C57BL/6 and CIITA−/− mice were infected with 10⁶ FFU LCMV-WE. At day 12 or 15 after infection, the numbers of LCMV-gp33 specific CD8+ T cells in spleen and liver of C57BL/6 and CIITA−/− mice were determined by staining with LCMV-gp33 loaded H-2D^b dextramer. Each dot represents the percentage of dextramer+ CD8+ T cells among all CD8+ T cells in spleen or liver of individual mice.

Figure 6. Reduced IFN-γ production by CD8+ T cells of CIITA−/− mice.

C57BL/6 and CIITA−/− mice were infected with 10⁶ FFU LCMV-WE. At day 12 or 15 after infection, the effector function of LCMV-specific CD8+ T cells in spleen and liver of C57BL/6 and CIITA−/− mice was determined by intracellular staining of CD8+ T cells for IFN-γ after stimulation with LCMV-gp33 peptide. Each dot represents the percentage of IFN-γ+ CD8+ T cells among all CD8+ T cells of spleen or liver of individual mice.
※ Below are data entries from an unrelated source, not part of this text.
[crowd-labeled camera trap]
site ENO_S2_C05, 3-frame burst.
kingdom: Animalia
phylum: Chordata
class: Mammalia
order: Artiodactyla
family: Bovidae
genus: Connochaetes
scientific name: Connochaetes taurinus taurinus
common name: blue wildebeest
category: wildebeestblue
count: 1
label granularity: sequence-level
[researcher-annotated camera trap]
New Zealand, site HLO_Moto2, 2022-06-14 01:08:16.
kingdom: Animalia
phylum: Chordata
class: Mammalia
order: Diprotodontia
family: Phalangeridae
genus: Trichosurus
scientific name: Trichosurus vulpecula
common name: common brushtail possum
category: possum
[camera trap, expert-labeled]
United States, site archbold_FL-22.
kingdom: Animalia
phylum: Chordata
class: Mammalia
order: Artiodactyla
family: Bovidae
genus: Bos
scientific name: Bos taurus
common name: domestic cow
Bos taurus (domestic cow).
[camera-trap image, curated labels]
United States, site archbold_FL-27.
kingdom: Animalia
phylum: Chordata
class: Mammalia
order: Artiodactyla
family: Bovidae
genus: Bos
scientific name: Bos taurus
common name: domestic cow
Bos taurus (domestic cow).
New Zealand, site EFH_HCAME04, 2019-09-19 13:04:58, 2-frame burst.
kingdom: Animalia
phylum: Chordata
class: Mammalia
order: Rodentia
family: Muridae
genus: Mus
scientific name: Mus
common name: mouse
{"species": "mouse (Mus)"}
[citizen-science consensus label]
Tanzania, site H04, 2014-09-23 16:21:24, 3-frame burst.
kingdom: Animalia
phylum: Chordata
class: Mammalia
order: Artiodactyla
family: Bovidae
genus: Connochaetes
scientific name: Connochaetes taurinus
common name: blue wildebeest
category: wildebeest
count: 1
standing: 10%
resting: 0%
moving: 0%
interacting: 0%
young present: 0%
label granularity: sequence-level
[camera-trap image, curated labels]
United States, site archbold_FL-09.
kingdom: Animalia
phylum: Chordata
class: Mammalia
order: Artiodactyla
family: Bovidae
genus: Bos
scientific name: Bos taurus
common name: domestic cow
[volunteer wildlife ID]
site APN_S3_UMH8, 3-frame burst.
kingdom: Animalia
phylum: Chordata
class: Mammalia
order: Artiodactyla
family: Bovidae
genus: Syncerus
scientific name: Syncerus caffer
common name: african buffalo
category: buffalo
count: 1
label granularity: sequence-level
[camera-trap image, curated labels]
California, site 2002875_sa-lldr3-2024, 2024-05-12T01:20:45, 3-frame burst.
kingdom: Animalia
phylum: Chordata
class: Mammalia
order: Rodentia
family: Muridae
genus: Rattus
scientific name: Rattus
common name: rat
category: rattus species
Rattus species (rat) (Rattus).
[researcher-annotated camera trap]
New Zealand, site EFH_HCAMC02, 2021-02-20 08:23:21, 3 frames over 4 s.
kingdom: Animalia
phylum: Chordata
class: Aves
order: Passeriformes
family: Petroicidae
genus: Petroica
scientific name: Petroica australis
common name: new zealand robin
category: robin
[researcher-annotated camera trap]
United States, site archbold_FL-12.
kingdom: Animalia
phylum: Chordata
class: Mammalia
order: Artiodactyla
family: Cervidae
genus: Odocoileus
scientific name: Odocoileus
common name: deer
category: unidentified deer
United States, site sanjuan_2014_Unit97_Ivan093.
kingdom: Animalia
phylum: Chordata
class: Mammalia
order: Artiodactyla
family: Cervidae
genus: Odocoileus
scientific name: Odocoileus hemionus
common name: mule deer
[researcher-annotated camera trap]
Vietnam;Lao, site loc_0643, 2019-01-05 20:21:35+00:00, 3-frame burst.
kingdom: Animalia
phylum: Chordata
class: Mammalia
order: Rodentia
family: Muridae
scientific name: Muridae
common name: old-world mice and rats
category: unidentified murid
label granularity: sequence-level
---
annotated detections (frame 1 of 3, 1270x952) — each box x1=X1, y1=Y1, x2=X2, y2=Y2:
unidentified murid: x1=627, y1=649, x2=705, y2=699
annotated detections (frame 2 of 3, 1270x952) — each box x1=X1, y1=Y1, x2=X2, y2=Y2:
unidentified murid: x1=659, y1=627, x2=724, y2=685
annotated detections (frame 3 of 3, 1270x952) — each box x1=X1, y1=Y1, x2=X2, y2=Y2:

Figure 7. Reduced degranulation capacity of CD8+ T cells of CIITA−/− mice.

C57BL/6 and CIITA−/− mice were infected with 10⁶ FFU LCMV-WE. At day 12 or 15 after infection, the degranulation capacity of CD8+ T cells (A) or LCMV-specific dextramer+ CD8+ T cells (B) in spleen and liver in response to stimulation with LCMV-gp33 peptide was determined by staining for CD107a. Each dot represents the percentage of CD107a+ CD8+ T cells among all CD8+ T cells (A) or CD107a+ dextramer+ CD8+ T cells among all CD8+ T cells (B) of spleen or liver of individual mice.

Figure 8. PD-1 expression of LCMV-specific CD8+ T cells in wild-type and CIITA−/− mice.

C57BL/6 and CIITA−/− mice were infected with 10⁶ FFU LCMV WE. At day 15 after infection, the expression of the exhaustion marker PD-1 on LCMV-specific CD8+ T cells in spleen and liver was determined by staining of dextramer+ CD8+ T cells for PD-1. (A) Each dot represents the percentage of PD1+ dextramer+ CD8+ T cells among all dextramer+ CD8+ T cells of spleen or liver of individual mice. (B) Each dot represents the mean fluorescence intensity (MFI) of PD-1 staining of all dextramer+ CD8+ T cells in spleen or liver of individual mice.